Healthcare providers told federal lawmakers that Medicares private fee-for-service plans, or PFFS, severely undercut their ability to deliver quality, cost-effective care, and as a result, many of them are closing their doors to patients enrolled in such plans.
Albert Fisk, medical director at the Everett Clinic in Snohomish County, Washington, told members of the Senate Finance Committee that its network of physicians loses about $7.5 million a year because of its large base of Medicare patients, a portion of which can be attributed directly to private fee-for-service plans.
Since the private fee-for-service plans were the most (rapidly) growing part of our Medicare business, it became clear to us that we could not afford to continue to offer care under this program, Fisk said, adding that last fall, it had informed 1,400 patients that starting in 2009 they would not accept the PFFS plans.

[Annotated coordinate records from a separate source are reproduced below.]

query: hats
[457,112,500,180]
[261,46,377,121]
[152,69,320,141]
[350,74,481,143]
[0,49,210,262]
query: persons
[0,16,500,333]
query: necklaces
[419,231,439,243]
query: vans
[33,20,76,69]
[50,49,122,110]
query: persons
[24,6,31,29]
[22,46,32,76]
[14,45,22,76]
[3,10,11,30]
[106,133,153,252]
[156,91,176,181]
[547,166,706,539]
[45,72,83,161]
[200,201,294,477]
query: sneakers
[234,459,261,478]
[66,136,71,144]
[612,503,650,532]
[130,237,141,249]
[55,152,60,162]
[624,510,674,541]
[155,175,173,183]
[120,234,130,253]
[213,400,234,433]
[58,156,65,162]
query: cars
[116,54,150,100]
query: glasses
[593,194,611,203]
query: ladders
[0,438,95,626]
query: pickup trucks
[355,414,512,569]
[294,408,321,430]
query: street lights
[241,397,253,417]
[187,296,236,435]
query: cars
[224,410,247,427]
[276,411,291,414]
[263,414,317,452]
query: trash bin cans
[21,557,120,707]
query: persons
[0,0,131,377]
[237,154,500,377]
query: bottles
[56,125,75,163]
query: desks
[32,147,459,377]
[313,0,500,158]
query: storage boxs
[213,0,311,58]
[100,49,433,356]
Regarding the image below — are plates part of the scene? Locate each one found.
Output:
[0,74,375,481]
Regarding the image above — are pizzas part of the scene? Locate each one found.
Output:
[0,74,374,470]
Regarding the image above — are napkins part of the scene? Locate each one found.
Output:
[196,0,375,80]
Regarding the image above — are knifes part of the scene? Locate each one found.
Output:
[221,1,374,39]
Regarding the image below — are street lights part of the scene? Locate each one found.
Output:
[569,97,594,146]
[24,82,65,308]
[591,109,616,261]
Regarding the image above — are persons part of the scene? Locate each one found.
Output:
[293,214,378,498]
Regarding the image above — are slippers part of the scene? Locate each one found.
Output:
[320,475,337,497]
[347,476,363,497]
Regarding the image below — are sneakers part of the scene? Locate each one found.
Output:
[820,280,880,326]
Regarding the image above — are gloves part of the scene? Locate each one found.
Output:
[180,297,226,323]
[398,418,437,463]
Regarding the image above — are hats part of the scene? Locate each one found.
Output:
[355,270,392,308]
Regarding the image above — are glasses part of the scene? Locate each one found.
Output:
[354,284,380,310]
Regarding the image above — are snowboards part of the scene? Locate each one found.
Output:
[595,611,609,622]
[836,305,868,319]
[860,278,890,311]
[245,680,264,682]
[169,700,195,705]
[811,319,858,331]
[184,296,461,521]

Fisk, who was one of five people to testify in front of the influential committee, explained that many providers take a financial hit when they treat PFFS enrollees. He said that while PFFS plans get more federal dollars than traditional Medicare, the extra funding doesn't benefit providers. The Medicare Payment Advisory Commission said that Medicare spends 17% more on PFFS plans than it does on regular Medicare. Enrollment in PFFS plans has rapidly increased over the past two years, now totaling 1.7 million enrollees.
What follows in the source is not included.